▶ **What to work on**
• a. Answer these questions from the post about Gonzales' testimony:
(i) Who makes the point quoted in the post, and at which site?
(ii) What does the quoted passage say Congress cannot do to the second kind of inherent authority?
(iii) On which type of inherent authority does the quoted passage say there are a number of past precedents?
• b. In the post about Gonzales' testimony, rewrite the text from "The second kind" up to and including "authority. |VC|(emphasis added)", switching "precedents" to "rulings".

▶ **Excerpted passage**

In case you were at work today and didn't have a chance to listen to Attorney General Gonzales' testimony, you can find coverage and a transcript at the Washingon Post (Reg'n Req'd).
For a more philosophical and rhetorical analysis, Orin Kerr makes an interesting point at the Volokh Conspiracy when he writes:
Gonzales [is] mixing up two different kinds of claims concerning "inherent authority" to conduct surveillance. The first kind of inherent authority is inherent in the sense that Congress does not need to create it for it to exist; the power exists even before Congress grants it.
The second kind of inherent authority is inherent in the sense that Congress cannot extinguish it; the power exists even after Congress tries to take it away.
It is true that there are a number of past precedents on the first type of inherent authority, but there is very little on the second type. My understanding is that Gonzales is using "inherent authority" in the second sense, but I don't think it's particularly helpful to cite precedents on the first type of inherent authority to support a claim of the second type of inherent authority. |VC|(emphasis added)

(Collected data entries)
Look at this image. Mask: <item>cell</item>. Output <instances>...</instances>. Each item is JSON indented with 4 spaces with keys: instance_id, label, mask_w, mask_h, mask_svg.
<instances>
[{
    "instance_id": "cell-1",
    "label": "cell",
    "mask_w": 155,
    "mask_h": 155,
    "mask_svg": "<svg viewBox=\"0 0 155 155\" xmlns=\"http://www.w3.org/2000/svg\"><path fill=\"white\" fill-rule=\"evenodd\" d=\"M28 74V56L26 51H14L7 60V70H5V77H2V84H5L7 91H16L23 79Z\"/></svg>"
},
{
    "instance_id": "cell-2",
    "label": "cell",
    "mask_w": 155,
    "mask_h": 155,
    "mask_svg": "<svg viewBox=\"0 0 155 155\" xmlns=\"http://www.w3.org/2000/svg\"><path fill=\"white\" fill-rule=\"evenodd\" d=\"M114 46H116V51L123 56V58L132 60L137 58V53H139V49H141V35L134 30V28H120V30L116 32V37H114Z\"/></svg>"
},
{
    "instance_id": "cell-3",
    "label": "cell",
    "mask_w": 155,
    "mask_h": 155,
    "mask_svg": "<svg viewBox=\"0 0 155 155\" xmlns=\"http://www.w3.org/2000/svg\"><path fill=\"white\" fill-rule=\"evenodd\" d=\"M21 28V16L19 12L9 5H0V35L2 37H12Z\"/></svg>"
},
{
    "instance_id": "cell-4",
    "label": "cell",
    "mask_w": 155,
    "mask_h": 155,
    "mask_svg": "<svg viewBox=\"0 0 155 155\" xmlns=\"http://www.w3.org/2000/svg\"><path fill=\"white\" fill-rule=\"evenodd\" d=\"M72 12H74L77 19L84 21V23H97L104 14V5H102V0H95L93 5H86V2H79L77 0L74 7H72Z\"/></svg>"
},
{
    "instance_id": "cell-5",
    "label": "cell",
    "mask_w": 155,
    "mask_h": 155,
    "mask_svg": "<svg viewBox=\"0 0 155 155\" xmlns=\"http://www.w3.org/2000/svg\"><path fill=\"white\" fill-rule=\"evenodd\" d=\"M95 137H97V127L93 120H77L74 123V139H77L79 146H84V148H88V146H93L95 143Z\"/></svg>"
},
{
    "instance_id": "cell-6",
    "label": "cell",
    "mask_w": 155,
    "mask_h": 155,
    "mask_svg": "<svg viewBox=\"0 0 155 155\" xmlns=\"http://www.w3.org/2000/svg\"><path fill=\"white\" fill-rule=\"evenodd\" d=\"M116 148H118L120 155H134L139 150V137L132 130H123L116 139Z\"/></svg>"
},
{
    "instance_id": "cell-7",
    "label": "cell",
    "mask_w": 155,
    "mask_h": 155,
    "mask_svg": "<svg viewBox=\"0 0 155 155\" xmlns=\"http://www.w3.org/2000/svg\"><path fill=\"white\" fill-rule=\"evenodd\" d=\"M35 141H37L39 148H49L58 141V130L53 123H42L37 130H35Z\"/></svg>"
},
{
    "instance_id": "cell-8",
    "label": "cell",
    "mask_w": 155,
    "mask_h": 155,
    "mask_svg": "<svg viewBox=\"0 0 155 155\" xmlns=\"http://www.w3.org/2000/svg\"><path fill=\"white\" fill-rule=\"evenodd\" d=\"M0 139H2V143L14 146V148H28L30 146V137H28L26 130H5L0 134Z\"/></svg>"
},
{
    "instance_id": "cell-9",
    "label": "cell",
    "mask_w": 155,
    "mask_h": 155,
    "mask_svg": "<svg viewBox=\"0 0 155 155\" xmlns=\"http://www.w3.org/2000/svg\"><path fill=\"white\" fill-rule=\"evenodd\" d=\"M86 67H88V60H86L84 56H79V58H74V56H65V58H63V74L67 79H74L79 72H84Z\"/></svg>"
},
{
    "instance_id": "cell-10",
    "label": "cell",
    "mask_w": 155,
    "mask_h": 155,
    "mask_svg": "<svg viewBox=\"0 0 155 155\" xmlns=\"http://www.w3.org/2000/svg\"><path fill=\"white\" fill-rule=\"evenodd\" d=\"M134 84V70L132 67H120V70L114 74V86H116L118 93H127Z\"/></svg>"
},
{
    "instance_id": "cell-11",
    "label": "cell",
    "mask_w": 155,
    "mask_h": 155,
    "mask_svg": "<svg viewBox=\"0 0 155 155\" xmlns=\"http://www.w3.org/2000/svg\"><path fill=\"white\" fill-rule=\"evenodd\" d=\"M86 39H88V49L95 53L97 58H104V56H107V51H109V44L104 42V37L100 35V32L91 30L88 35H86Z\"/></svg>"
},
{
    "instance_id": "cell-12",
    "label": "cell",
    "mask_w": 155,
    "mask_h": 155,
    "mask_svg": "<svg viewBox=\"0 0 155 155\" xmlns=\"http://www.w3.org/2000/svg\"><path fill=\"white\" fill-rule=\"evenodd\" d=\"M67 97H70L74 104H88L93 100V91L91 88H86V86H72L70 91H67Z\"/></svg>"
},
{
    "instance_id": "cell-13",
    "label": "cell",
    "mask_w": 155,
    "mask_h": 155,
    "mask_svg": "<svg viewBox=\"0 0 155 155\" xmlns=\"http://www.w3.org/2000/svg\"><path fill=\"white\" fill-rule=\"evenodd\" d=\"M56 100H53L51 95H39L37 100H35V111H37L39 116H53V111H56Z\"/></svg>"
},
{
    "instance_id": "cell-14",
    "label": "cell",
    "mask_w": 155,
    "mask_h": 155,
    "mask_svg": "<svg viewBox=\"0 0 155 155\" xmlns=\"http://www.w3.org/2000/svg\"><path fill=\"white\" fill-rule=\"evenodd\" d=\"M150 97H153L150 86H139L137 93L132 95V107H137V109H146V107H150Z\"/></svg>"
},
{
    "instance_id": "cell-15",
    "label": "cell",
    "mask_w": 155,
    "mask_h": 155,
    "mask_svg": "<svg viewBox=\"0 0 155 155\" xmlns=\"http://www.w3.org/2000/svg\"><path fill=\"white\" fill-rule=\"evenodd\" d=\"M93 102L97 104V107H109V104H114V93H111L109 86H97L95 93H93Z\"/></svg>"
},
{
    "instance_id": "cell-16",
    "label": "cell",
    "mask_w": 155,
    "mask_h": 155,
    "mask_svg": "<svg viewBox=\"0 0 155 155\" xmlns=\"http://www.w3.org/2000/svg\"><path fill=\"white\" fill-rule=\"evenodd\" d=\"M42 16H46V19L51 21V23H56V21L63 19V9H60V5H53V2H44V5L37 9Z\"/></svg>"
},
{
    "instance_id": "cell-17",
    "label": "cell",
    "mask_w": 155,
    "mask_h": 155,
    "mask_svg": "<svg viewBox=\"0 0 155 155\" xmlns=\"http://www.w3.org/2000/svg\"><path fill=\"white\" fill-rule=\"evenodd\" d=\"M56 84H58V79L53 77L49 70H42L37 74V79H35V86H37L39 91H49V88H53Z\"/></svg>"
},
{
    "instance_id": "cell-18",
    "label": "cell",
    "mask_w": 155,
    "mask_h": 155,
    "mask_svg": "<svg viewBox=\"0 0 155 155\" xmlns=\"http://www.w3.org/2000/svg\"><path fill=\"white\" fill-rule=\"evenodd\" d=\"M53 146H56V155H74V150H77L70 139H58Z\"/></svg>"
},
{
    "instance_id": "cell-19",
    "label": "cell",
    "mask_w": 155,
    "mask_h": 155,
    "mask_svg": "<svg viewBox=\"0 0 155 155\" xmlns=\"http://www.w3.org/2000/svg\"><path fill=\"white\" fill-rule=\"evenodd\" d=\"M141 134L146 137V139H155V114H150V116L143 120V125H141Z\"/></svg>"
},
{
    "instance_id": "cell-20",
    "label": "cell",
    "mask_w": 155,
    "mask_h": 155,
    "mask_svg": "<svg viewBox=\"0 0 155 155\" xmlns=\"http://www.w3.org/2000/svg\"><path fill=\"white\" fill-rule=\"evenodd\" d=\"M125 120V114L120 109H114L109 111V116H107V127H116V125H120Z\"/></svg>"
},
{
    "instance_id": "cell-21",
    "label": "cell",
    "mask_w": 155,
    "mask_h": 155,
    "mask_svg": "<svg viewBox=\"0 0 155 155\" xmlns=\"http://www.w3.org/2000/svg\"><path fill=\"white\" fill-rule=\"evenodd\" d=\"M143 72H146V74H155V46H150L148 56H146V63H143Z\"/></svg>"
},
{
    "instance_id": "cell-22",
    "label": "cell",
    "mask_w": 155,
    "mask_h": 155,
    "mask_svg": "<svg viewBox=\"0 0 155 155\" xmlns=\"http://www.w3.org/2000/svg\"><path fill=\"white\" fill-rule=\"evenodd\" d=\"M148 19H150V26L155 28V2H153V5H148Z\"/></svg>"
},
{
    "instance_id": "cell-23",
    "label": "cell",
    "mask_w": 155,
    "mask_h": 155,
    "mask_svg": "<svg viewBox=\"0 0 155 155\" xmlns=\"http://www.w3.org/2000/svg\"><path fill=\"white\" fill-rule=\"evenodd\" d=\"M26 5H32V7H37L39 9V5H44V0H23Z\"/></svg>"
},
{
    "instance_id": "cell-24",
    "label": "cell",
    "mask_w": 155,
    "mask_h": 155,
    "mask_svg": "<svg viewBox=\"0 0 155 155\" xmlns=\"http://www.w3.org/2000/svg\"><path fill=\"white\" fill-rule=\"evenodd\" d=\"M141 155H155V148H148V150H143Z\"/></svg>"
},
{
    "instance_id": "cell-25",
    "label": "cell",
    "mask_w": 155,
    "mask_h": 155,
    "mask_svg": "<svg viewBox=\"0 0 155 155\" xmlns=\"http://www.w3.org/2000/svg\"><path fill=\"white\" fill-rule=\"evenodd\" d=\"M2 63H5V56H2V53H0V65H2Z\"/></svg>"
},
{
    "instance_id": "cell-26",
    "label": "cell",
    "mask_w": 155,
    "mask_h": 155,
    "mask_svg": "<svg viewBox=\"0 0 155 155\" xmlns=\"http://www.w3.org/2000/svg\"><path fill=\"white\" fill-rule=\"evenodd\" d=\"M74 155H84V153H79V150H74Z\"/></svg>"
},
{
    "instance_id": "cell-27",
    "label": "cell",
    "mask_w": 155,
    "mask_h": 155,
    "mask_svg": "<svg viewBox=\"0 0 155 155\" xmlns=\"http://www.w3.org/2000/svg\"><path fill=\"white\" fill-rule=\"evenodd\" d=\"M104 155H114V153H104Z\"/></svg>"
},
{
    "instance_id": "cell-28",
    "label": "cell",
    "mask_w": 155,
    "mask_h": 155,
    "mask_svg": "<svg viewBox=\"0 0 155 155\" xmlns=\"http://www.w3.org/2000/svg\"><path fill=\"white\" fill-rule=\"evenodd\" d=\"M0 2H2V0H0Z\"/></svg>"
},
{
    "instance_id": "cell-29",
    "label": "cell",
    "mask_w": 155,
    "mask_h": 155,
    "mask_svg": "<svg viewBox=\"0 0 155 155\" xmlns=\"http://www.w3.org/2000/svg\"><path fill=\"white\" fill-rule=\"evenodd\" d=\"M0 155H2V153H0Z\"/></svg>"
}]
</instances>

▶ **Expected outputs**
• a.
(i) Orin Kerr, at the Volokh Conspiracy.
(ii) Congress cannot extinguish it.
(iii) The first type.

• b.
The second kind of inherent authority is inherent in the sense that Congress cannot extinguish it; the power exists even after Congress tries to take it away.
It is true that there are a number of past rulings on the first type of inherent authority, but there is very little on the second type. My understanding is that Gonzales is using "inherent authority" in the second sense, but I don't think it's particularly helpful to cite rulings on the first type of inherent authority to support a claim of the second type of inherent authority. |VC|(emphasis added)